= WHAT YOU WILL DO =
Because only the text is wanted, repeat the records below exactly and omit the pictures.

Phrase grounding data
● ● ● ● ●
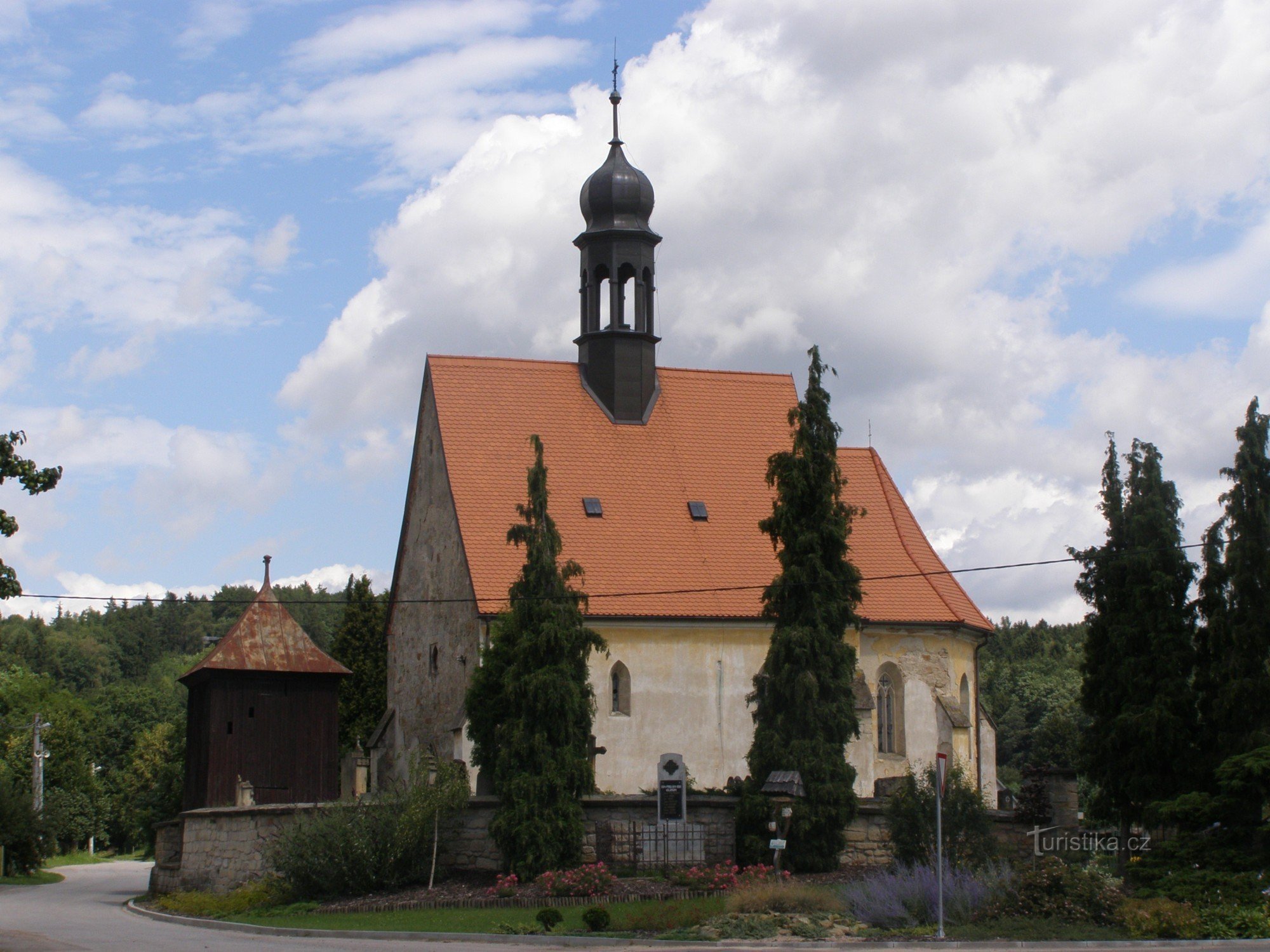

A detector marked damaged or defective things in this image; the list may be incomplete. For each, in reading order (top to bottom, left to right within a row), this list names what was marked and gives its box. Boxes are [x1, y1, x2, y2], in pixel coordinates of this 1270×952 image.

rusty metal pyramid roof [178, 559, 348, 685]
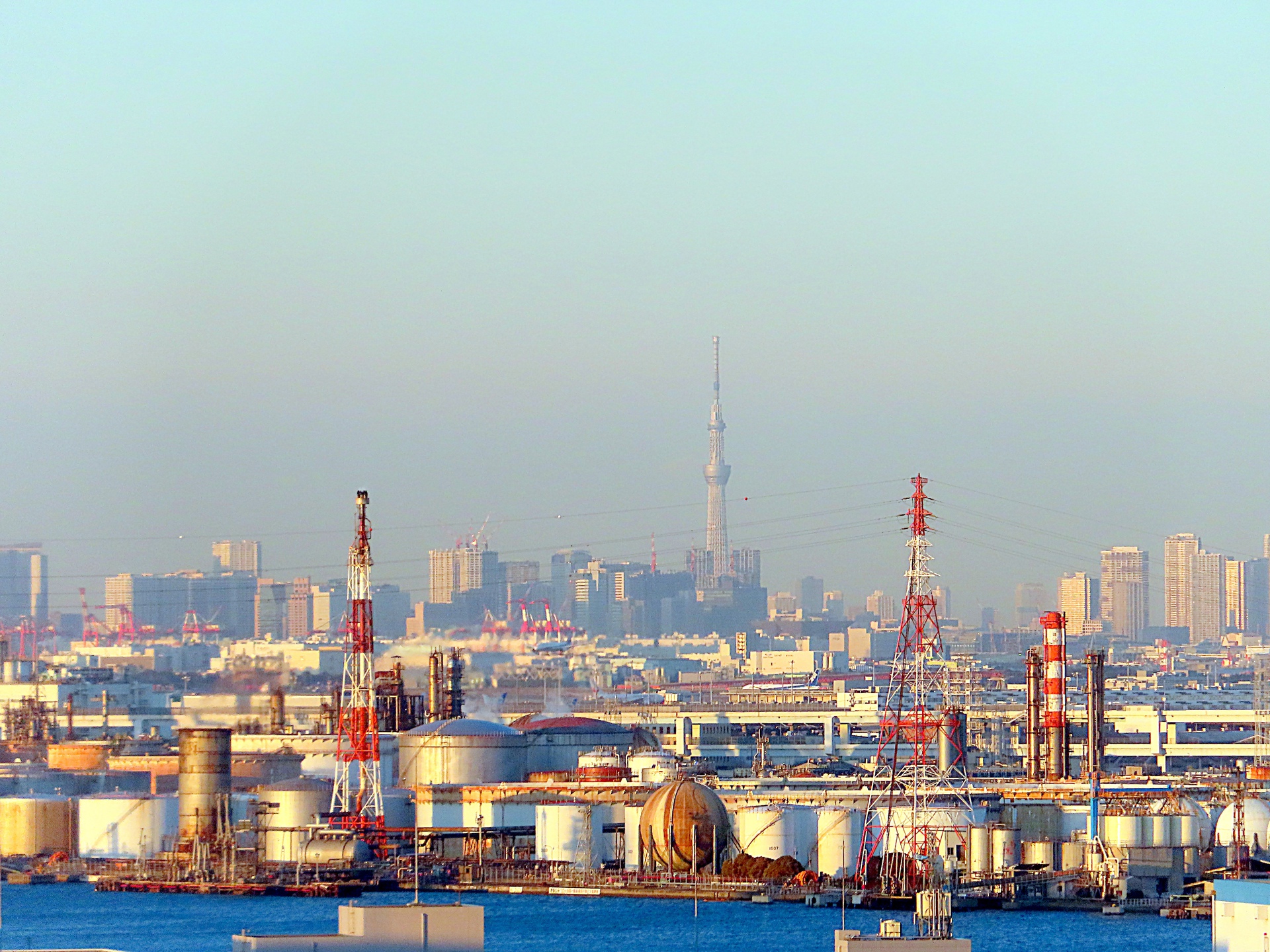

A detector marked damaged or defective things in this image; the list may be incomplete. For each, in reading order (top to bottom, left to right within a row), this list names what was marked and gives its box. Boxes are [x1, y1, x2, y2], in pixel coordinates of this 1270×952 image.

rusty brown spherical tank [640, 781, 731, 873]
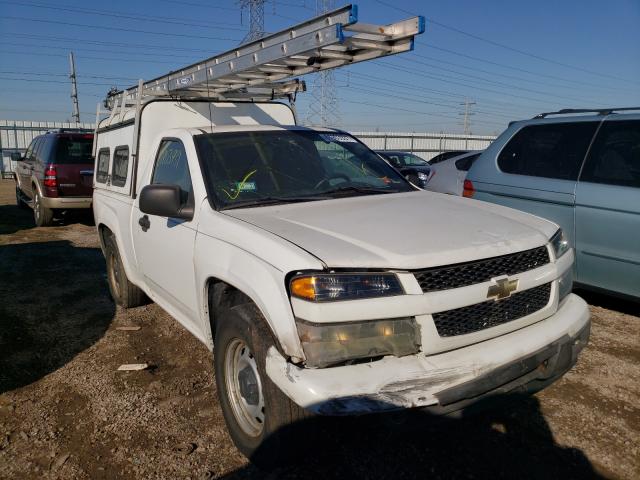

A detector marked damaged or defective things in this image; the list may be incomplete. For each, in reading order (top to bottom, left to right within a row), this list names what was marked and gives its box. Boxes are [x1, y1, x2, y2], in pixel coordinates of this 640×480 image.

cracked headlight [552, 228, 568, 258]
cracked headlight [292, 272, 404, 302]
cracked headlight [294, 318, 420, 368]
damaged front bumper [264, 292, 592, 416]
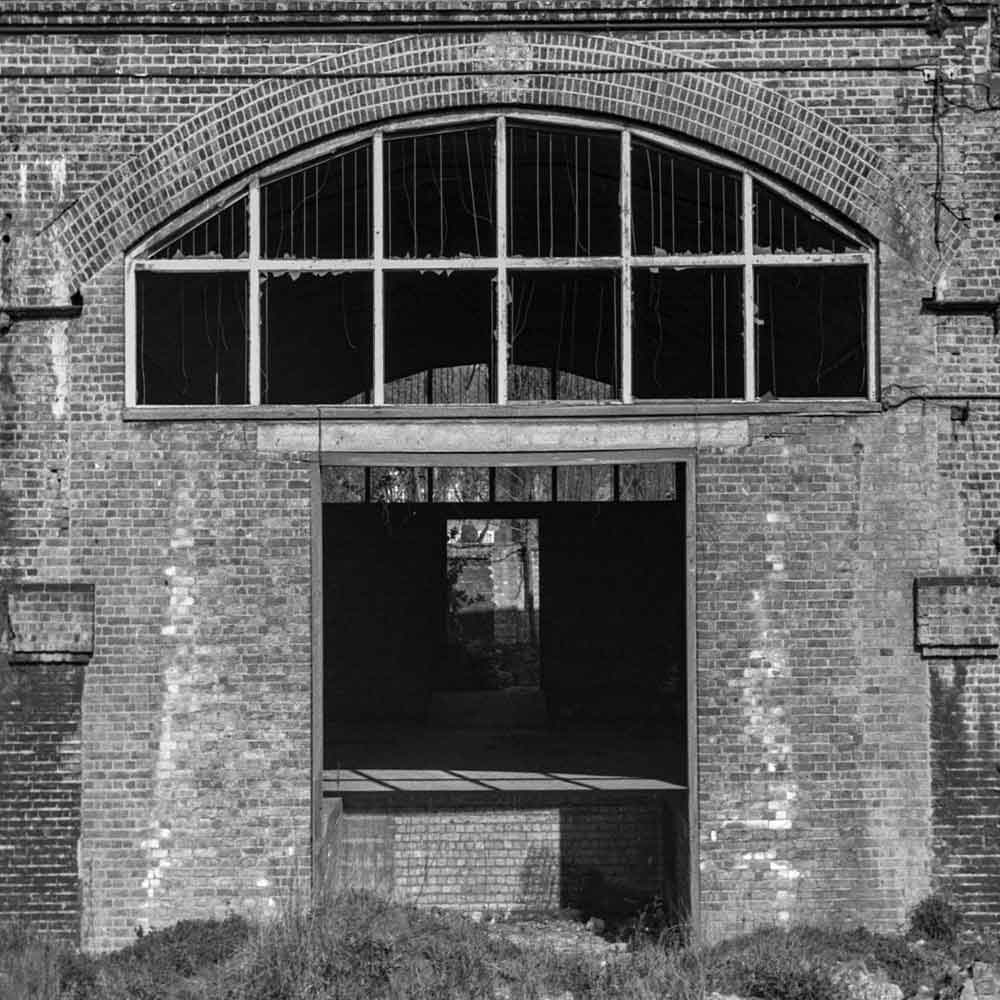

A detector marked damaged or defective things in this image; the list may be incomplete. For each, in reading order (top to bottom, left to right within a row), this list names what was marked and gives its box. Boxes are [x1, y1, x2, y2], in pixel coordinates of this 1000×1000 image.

broken window pane [154, 197, 252, 260]
broken window pane [262, 146, 372, 264]
broken window pane [384, 126, 494, 258]
broken window pane [512, 124, 620, 258]
broken window pane [632, 142, 744, 258]
broken window pane [752, 185, 864, 256]
broken window pane [137, 272, 248, 404]
broken window pane [262, 272, 376, 404]
broken window pane [382, 272, 492, 404]
broken window pane [512, 272, 620, 404]
broken window pane [632, 272, 744, 404]
broken window pane [756, 266, 868, 398]
broken window pane [322, 466, 366, 504]
broken window pane [370, 466, 428, 500]
broken window pane [432, 466, 490, 504]
broken window pane [494, 466, 556, 504]
broken window pane [552, 466, 612, 504]
broken window pane [616, 464, 680, 504]
broken window pane [442, 520, 544, 692]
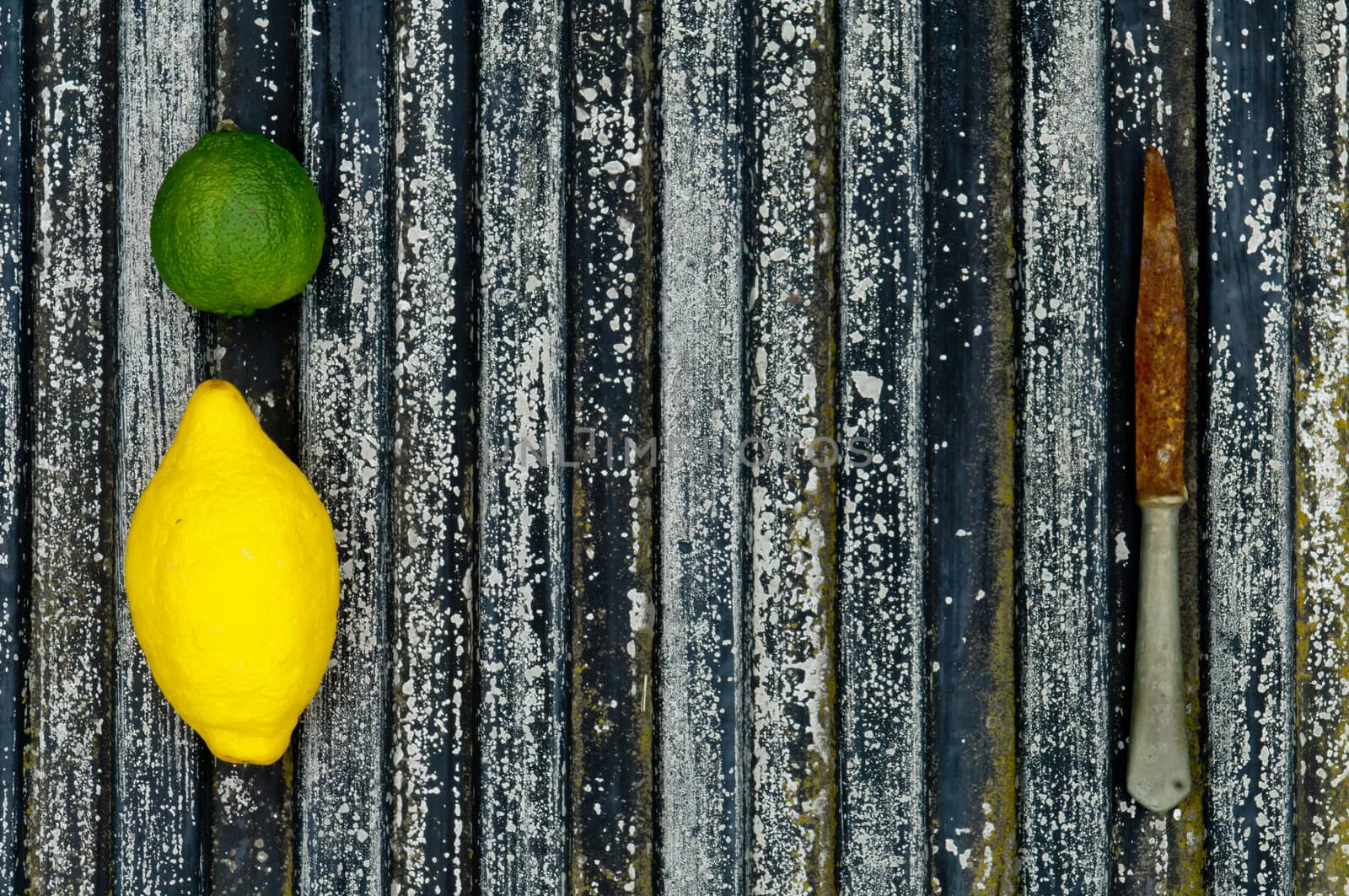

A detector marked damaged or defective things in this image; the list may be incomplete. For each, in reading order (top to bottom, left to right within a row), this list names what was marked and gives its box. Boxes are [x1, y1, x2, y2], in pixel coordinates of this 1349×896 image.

rusty knife blade [1133, 143, 1187, 499]
rust stain on metal [1133, 143, 1187, 499]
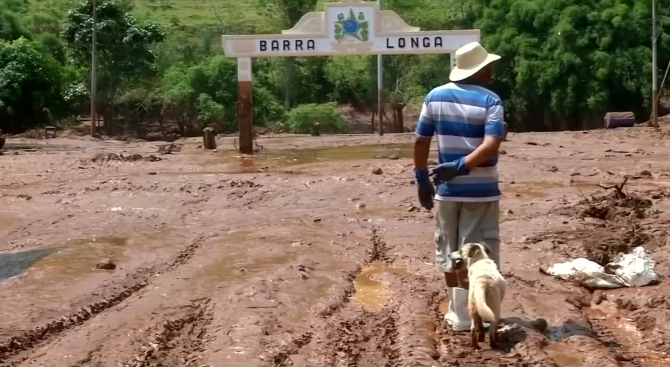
● ● ● ● ●
= RESPONSE FOR THIS EXERCISE =
A detector marked damaged or defective things in this image; the list may be incomplete. For each, in reading order (top to bottom, left to right within a row), this list names what was marked and gives its box. Boxes are [x1, y1, x2, y2], in pixel coordinates of this 1270×952 image.

rusty metal pyramid roof [178, 559, 348, 685]

A detector marked damaged or defective things in this image; the list may be incomplete. For each, in reading order (top to bottom, left to right within a row), this list names what was marked and gives its box. Boxes are [x1, y1, x2, y2], in pixel coordinates of this 1270×952 image.

rusty brown spherical tank [640, 781, 731, 873]

A detector marked damaged or defective things in this image; the list may be incomplete. For each, in reading order (top to bottom, left to right within a row), this list names what was marked and gives its box. Boxes are [x1, y1, x2, y2], in pixel coordinates of this 640×480 image.

cracked headlight [552, 228, 568, 258]
cracked headlight [292, 272, 404, 302]
cracked headlight [294, 318, 420, 368]
damaged front bumper [264, 292, 592, 416]

A detector marked damaged or defective things in this image; the list may be incomplete. For each, in reading order (top to bottom, left to right within a row), this list names what was marked and gives its box. Boxes are [x1, y1, x2, y2], in pixel coordinates of this 1000×1000 image.

broken window pane [154, 197, 252, 260]
broken window pane [262, 146, 372, 264]
broken window pane [384, 126, 494, 258]
broken window pane [512, 124, 620, 258]
broken window pane [632, 142, 744, 258]
broken window pane [752, 185, 864, 256]
broken window pane [137, 272, 248, 404]
broken window pane [262, 272, 376, 404]
broken window pane [382, 272, 492, 404]
broken window pane [512, 272, 620, 404]
broken window pane [632, 272, 744, 404]
broken window pane [756, 266, 868, 398]
broken window pane [322, 466, 366, 504]
broken window pane [370, 466, 428, 500]
broken window pane [432, 466, 490, 504]
broken window pane [494, 466, 556, 504]
broken window pane [552, 466, 612, 504]
broken window pane [616, 464, 680, 504]
broken window pane [442, 520, 544, 692]

A detector marked damaged or defective things in this image; the list may be incomplete. For each, in reading order (top to bottom, left to right within a row), this list names what was marked and gives its box. Boxes are [x1, y1, x2, y2], in pixel coordinates of this 1349×896 image.

rusty knife blade [1133, 143, 1187, 499]
rust stain on metal [1133, 143, 1187, 499]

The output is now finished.